A majority think Trump could be doing more to fight the virus, while 43 percent think he is doing enough. Sixty-nine percent think the federal government overall should be doing more to fight the pandemic. (RELATED: Trump Hires White House Lawyer To Be New ‘Pandemic Response’ Inspector General)
There appears to be a disparity between people’s understanding of the social distancing guidelines issued by the White House task force and local authorities, and the grades they give their neighbors in following them. Seventy-seven percent said they understand “very well” what is and isn’t permitted under the guidelines, yet only 28 think their neighbors are following them “very well.”
The information comes as Trump and the multiple White House task force members told the nation that the week of April 5 could be very bad, with some saying it could a “Pearl Harbor” or “9/11” type-event, at least in terms of deaths from the virus.

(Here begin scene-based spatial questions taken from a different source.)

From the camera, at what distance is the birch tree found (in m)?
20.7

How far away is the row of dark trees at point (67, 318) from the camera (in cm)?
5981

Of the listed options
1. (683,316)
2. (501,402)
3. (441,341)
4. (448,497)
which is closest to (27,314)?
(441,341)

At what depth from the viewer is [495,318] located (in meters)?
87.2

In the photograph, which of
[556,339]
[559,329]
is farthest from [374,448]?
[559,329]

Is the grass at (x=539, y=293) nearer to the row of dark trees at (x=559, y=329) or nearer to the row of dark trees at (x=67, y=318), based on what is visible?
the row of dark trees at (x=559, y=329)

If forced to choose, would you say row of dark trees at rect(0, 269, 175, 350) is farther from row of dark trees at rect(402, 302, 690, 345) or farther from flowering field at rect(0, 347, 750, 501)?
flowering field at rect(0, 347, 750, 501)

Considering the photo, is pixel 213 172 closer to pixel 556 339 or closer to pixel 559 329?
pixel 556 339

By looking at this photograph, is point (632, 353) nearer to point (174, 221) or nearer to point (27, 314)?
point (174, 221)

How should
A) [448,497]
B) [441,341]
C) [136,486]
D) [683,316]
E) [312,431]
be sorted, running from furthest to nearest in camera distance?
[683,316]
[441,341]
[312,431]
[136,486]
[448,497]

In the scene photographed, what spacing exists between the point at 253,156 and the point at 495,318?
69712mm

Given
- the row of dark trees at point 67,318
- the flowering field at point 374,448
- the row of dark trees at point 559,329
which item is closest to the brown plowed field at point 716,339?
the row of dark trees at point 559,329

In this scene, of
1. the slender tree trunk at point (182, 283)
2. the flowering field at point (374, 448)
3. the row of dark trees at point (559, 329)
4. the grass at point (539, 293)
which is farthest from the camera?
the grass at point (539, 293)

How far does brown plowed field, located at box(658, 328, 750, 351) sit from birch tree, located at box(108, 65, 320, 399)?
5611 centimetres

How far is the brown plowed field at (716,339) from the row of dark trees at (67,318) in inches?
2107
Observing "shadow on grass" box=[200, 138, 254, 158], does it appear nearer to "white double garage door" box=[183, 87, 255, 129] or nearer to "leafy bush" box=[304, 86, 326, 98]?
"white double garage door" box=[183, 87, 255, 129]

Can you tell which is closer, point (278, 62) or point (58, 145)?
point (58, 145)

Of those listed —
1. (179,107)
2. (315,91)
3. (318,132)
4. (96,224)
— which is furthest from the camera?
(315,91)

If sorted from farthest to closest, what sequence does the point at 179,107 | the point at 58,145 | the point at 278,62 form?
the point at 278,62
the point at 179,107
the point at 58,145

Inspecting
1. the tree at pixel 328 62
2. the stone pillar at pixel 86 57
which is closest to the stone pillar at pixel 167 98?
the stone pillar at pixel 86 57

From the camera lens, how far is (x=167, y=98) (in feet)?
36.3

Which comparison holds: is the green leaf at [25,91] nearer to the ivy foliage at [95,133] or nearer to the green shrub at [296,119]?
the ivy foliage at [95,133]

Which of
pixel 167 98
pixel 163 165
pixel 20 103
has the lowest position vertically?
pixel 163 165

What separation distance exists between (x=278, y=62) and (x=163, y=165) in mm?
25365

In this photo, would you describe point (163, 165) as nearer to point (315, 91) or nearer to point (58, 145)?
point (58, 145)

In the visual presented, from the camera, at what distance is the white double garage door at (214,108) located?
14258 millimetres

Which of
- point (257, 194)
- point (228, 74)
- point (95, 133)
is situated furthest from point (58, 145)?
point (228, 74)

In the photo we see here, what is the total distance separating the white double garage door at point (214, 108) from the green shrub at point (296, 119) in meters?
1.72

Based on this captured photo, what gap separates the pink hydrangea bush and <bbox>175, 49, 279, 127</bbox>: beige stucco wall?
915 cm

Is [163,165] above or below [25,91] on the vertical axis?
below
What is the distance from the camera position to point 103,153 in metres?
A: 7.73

The president did, however, tell reporters that he could see a “light at the end of the tunnel” at Sunday’s press briefing.
Additionally, Centers for Disease Control and Prevention Director Robert Redfield said during a Monday interview that because of Americans’ adherence to the social distancing guidelines he now thinks the total coronavirus deaths will eventually fall short of the predictions of the task force’s models.
“Those models that were done, they assumed that only about 50 percent of the American public would pay attention to the recommendations,” Redfield said of the original projected range from of 100,000-240,000 deaths. “In fact, it would seem, a large majority of the American public are taking the social distancing recommendations to heart.”
Earlier this week, researchers at the Institute of Health Metrics and Evaluation, who produce one of the primary models utilized by the White House, lowered their estimates of roughly 94,000 deaths to 82,000. The new data showed a 14 percent decrease in the model’s previous projections and a 30 percent decrease from the worst-case scenario.